It’s going to be a tough hunting season for North Dakota’s outdoorsmen and women.
The availability of deer-hunting licenses is at its lowest point in 20 years. The pronghorn antelope season will again be closed due to low populations for the third year in a row. But perhaps most concerning is the fact that North Dakota will lose a large swath of wildlife habitat this year.
The state’s Conservation Reserve Program, better known as CRP, will lose more than 650,000 acres, bringing total CRP acreage in the state down to 1.6 million acres, according to the North Dakota Game and Fish Department. In comparison, five years ago CRP covered 3.3 million acres in North Dakota.
CRP, administered by the USDA’s Farm Service Agency, provides landowners with payments in exchange for land conservation measures that help reduce soil erosion, increase wildlife habitat and protect environmentally sensitive areas. CRP acreage in North Dakota has an especially large impact on birds, such as ducks and pheasants, which depend on the state’s “prairie pothole” habitat.
“We’ve spent a considerable amount of time thinking about the implications of rapid and widespread CRP loss on duck populations,” said Johann Walker, biologist and director of conservation planning with Ducks Unlimited. He pointed to data from the eastern Dakotas that show duck nests have a higher hatching probability in landscapes with more perennial grass cover, including CRP land.
Multiple factors are causing the decline in CRP participation, and the primary reason is perhaps the most obvious: money. Ag commodity prices are skyrocketing thanks to hot, dry weather conditions causing drought in many parts of the nation. Also, federal crop insurance programs are more heavily subsidized by taxpayers now than in years past, giving farmers additional incentive to plant more acreage.

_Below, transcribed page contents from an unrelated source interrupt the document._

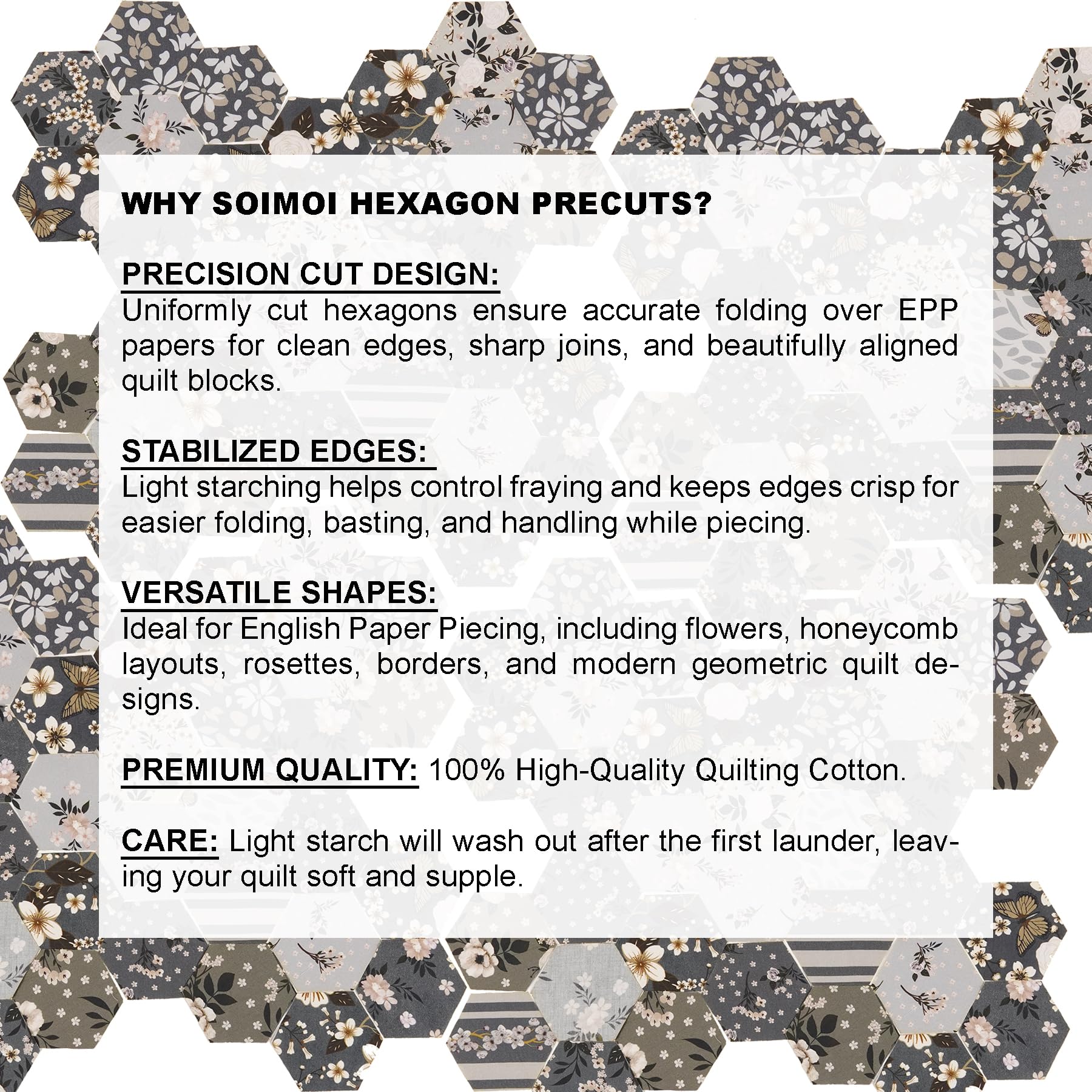 WHY SOIMOI HEXAGON PRECUTS?

PRECISION CUT DESIGN:
Uniformly cut hexagons ensure accurate folding over EPP papers for clean edges, sharp joins, and beautifully aligned quilt blocks.

STABILIZED EDGES:
Light starching helps control fraying and keeps edges crisp for easier folding, basting, and handling while piecing.

VERSATILE SHAPES:
Ideal for English Paper Piecing, including flowers, honeycomb layouts, rosettes, borders, and modern geometric quilt designs.

PREMIUM QUALITY: 100% High-Quality Quilting Cotton.

CARE: Light starch will wash out after the first launder, leaving your quilt soft and supple.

Taxpayers now pay approximately 62 percent of federal crop insurance premiums, with no “conservation strings attached,” and North Dakota is the second biggest benefactor of this subsidy in the nation, second only to Texas, according to the Environmental Working Group, a nonprofit organization dedicated to protecting public health and the environment.
Walker said making the conservation program more flexible for farmers and ranchers might be a solution to the declining enrollment in CRP. Offering competitive CRP rental rates are also a key factor in continuing the program, he said.
We’ve advocated consistently in our policy efforts to try to broaden the sweep of uses that landowners might be able to put CRP land to use,” he said. “For example, we’ve consistently advocated for some kind of CRP program that maybe allows landowners to graze on CRP land or cut it for hay a little more frequently or on some sort of schedule, which would be a little different than the current emergency-only basis.”
Economic conditions are also threatening native grasslands currently used for pasture, which shapes a large portion of waterfowl habitat.
“We’re focusing quite a bit on protecting native grass area as well,” Walker said. “(Compared to CRP) that’s a much larger proportion of the land cover within the eastern Dakotas. We think set-aside programs like CRP are really darn important – don’t get me wrong – but we also have to keep an eye on our overall habitat base.”
The PLOTS (Private Land Open To Sportsman) program is led by the North Dakota Game and Fish Department to provide hunters access to private lands. It, too, is seeing acreage dwindle. According to Game and Fish officials, the program will incur a net loss of nearly 60,000 acres this hunting season, mostly due to the loss of CRP acreage, bringing total PLOTS acreage to 890,000.
Access to land is an ongoing concern for many outdoorsmen and women.
Keith Berger , an outdoorsman in Bismarck, said he worries about the effect of the CRP land losses. “I feel it’s a big loss for hunters, losing all the CRP land,” he said. “There are a lot of birds in the CRP land – whether pheasants or ducks, they all nest in there.”
Berger said he’s also concerned about access to hunting land, especially when he thinks about passing his family’s tradition of pheasant hunting to his two teenage sons. “Getting on land seems like it’s getting harder all the time,” he said, referring to some farmers who had a bad experience with hunters at one point, causing them to close access for the rest of the outdoorsmen.
Berger said he wonders what pheasant hunting will be like in a future with less wildlife habitat. “I suppose there will still be coverage for upland game,” he said. “We’ll just have to go to different spots, like tree rows and alfalfa fields.”
-Beth Schatz Kaylor is a freelance writer for the Great Plains Examiner.